Start TEXT SECTION

Having a rivalry romance with Anders gave me one of my favorite moments in the game (YMMV, I personally like emotional gutpunches that connect, because it also meant I really started to care about the characters) almost talking Anders out of something big.
Also: This may be my particular weirdness, but I appreciate the attempt to make the elves look really distinct and less 'human with pointy ears'. It didn't always work, but I prefer my elves somewhat alien.
My favorite example of decision trees in the Mass Effect series is Port Hanshan in the first game, where you need to obtain a pass in order to leave the port and continue to the next area. The game guides you naturally along one path, but there are actually five main ways to do it plus room for variation within each path. These paths are...
1) Uncover evidence of the director's corruption and give it to an investigator (which is the path most people take)
2) Give the evidence to the director so he can cover it up
3) Give the evidence to a businessman so he can blackmail the director
4) Tip off the director to the identity of the investigator, at which point they kill each other and you pick the pass off the director's corpse
5) Completely skip all of this and just rat out a smuggler who was part of a random side quest which the game in no way indicates is related to your search for the pass.
I think I ended up helping out Lorik Qui'in? I think that's the businessman one you're referring to. I may done both that and helped out the investigator; hard to remember.
Yes, Gianna asks you to convince Lorik to tesitify which leads to Anoleis being arrested but you can just give Lorik the evidence and he'll give you a pass. Fun fact, if you do this then in ME3 you'll get an email from Lorik where it turns out he took over as director after ousting Anoleis.
Happy to see more Extra Credits lately. I love Extra History but this stuff is so interesting too
eh, I mean did it really tell us anything that we hadn't already figured out ourselves after playing through mass effect?
The best way for commander Shepherd to avoid all this conflict is to say.
"I should go"
"Goodbye, Commander"
"I'm going to have to let you go."
"Let me go? Do humans view conversation as a form of imprisonment?"
In ME1 and 2, I tend to punch Al-Jilani out...and then in 3, I play nice...nothing confuses her more. XD
I'll be here if you need me.
[RENEGADE] You should go.

End TEXT SECTION
Start EXTRACTED DATA

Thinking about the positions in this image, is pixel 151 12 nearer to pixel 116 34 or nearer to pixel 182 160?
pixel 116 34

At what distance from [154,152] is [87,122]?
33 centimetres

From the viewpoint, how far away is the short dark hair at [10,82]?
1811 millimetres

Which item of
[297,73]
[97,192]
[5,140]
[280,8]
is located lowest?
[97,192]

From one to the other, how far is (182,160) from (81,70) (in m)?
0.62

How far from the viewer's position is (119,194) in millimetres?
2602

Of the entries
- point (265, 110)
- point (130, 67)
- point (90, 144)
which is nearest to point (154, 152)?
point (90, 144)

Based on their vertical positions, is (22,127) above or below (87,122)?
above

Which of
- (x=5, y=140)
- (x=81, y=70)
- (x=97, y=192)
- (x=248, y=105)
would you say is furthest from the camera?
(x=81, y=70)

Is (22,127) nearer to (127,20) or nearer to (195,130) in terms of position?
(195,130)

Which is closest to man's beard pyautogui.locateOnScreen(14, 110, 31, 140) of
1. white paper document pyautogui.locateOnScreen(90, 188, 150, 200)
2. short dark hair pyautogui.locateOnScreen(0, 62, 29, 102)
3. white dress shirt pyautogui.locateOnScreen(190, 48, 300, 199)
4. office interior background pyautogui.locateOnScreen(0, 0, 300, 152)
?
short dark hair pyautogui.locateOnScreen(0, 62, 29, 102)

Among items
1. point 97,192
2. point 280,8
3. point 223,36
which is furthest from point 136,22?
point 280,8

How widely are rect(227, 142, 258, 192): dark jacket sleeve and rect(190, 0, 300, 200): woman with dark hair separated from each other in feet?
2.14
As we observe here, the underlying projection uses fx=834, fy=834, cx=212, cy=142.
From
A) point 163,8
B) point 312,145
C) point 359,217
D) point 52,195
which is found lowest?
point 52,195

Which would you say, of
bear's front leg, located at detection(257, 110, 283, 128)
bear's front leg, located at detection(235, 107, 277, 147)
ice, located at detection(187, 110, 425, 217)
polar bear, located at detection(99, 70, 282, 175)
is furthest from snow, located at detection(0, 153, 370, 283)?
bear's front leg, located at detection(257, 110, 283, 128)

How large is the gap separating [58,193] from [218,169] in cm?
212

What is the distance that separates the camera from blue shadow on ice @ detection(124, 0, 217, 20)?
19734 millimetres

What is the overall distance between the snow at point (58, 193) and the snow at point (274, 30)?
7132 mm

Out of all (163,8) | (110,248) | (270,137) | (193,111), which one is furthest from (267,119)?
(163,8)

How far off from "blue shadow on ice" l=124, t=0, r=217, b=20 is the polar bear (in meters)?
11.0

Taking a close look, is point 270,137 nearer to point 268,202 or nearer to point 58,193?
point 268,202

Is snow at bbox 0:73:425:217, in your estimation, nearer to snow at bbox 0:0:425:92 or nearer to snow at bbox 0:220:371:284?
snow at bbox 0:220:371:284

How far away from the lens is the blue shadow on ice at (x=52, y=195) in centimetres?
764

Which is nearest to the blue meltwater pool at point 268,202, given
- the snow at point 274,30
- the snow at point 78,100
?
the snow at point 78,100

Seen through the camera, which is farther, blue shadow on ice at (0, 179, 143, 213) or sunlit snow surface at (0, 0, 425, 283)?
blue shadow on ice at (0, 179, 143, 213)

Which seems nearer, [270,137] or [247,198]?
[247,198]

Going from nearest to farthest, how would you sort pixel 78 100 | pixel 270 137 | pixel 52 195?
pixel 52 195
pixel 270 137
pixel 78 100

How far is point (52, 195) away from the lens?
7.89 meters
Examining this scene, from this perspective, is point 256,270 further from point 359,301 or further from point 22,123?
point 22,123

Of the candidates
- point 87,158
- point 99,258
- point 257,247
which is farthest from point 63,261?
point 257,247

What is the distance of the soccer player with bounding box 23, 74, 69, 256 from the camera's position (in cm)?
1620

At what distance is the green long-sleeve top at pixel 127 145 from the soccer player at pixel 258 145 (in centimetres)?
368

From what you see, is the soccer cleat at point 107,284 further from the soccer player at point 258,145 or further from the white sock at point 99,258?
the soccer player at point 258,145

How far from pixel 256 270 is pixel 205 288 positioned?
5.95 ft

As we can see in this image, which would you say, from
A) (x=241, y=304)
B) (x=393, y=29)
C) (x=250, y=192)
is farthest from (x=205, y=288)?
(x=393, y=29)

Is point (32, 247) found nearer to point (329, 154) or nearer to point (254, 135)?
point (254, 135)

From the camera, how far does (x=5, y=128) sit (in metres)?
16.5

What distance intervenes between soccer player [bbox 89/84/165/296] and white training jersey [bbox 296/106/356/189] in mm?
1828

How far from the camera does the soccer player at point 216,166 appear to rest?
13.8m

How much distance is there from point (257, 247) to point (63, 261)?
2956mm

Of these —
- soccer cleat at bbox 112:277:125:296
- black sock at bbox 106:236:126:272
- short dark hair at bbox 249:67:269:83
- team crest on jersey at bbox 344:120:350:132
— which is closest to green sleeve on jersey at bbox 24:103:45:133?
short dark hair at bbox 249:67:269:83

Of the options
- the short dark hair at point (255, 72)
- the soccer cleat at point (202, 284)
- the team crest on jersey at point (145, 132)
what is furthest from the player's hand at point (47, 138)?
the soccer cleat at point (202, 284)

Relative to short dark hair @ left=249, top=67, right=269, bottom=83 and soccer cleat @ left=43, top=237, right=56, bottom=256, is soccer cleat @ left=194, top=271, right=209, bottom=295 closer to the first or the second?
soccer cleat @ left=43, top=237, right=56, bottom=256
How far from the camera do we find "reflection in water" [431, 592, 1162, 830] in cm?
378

End EXTRACTED DATA

Repeat everything in the video game comments above from "1) Uncover evidence" down to "hard to remember.", word for word.

1) Uncover evidence of the director's corruption and give it to an investigator (which is the path most people take)
2) Give the evidence to the director so he can cover it up
3) Give the evidence to a businessman so he can blackmail the director
4) Tip off the director to the identity of the investigator, at which point they kill each other and you pick the pass off the director's corpse
5) Completely skip all of this and just rat out a smuggler who was part of a random side quest which the game in no way indicates is related to your search for the pass.
I think I ended up helping out Lorik Qui'in? I think that's the businessman one you're referring to. I may done both that and helped out the investigator; hard to remember.